--- START DATA TO PROCESS ---

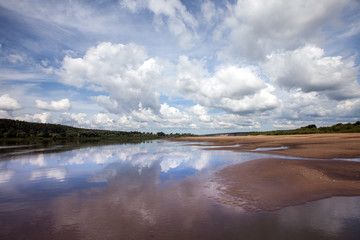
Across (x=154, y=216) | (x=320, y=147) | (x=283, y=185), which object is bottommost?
(x=154, y=216)

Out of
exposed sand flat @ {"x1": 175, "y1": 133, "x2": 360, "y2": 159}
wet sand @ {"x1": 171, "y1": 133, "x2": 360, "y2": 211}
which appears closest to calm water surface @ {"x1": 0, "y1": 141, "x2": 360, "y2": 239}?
wet sand @ {"x1": 171, "y1": 133, "x2": 360, "y2": 211}

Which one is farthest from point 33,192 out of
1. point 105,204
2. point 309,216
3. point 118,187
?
point 309,216

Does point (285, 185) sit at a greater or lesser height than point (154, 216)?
greater

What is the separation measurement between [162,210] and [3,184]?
13980 mm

--- END DATA TO PROCESS ---

● GIVEN INSTRUCTION:
Copy every one of the records above word for word, leaving out the pictures.

● THE ANSWER:
Across (x=154, y=216) | (x=320, y=147) | (x=283, y=185), which object is bottommost?
(x=154, y=216)

Out of
exposed sand flat @ {"x1": 175, "y1": 133, "x2": 360, "y2": 159}
wet sand @ {"x1": 171, "y1": 133, "x2": 360, "y2": 211}
which appears closest to calm water surface @ {"x1": 0, "y1": 141, "x2": 360, "y2": 239}?
wet sand @ {"x1": 171, "y1": 133, "x2": 360, "y2": 211}

Which one is farthest from point 33,192 out of
1. point 105,204
2. point 309,216
3. point 118,187
?
point 309,216

Does point (285, 185) sit at a greater or lesser height than point (154, 216)?
greater

What is the separation measurement between [162,210] and [3,184]?
13980 mm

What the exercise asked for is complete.